Short web captions:
********************

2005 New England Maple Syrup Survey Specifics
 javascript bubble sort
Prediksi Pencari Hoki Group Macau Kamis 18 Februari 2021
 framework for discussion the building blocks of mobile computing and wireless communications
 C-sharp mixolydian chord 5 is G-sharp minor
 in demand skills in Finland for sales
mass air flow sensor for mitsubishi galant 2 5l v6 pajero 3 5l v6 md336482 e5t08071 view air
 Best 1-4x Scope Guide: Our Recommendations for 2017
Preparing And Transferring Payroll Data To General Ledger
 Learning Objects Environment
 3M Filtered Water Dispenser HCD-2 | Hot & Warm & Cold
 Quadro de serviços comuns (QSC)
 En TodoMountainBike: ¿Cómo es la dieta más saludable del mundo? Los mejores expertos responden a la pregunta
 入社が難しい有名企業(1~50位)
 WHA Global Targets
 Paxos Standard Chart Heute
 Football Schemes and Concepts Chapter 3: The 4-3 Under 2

********************

▶ _Problem to solve_
Word for word, extract all the records.

▶ _Task response_
2005 New England Maple Syrup Survey Specifics
 javascript bubble sort
Prediksi Pencari Hoki Group Macau Kamis 18 Februari 2021
 framework for discussion the building blocks of mobile computing and wireless communications
 C-sharp mixolydian chord 5 is G-sharp minor
 in demand skills in Finland for sales
mass air flow sensor for mitsubishi galant 2 5l v6 pajero 3 5l v6 md336482 e5t08071 view air
 Best 1-4x Scope Guide: Our Recommendations for 2017
Preparing And Transferring Payroll Data To General Ledger
 Learning Objects Environment
 3M Filtered Water Dispenser HCD-2 | Hot & Warm & Cold
 Quadro de serviços comuns (QSC)
 En TodoMountainBike: ¿Cómo es la dieta más saludable del mundo? Los mejores expertos responden a la pregunta
 入社が難しい有名企業(1~50位)
 WHA Global Targets
 Paxos Standard Chart Heute
 Football Schemes and Concepts Chapter 3: The 4-3 Under 2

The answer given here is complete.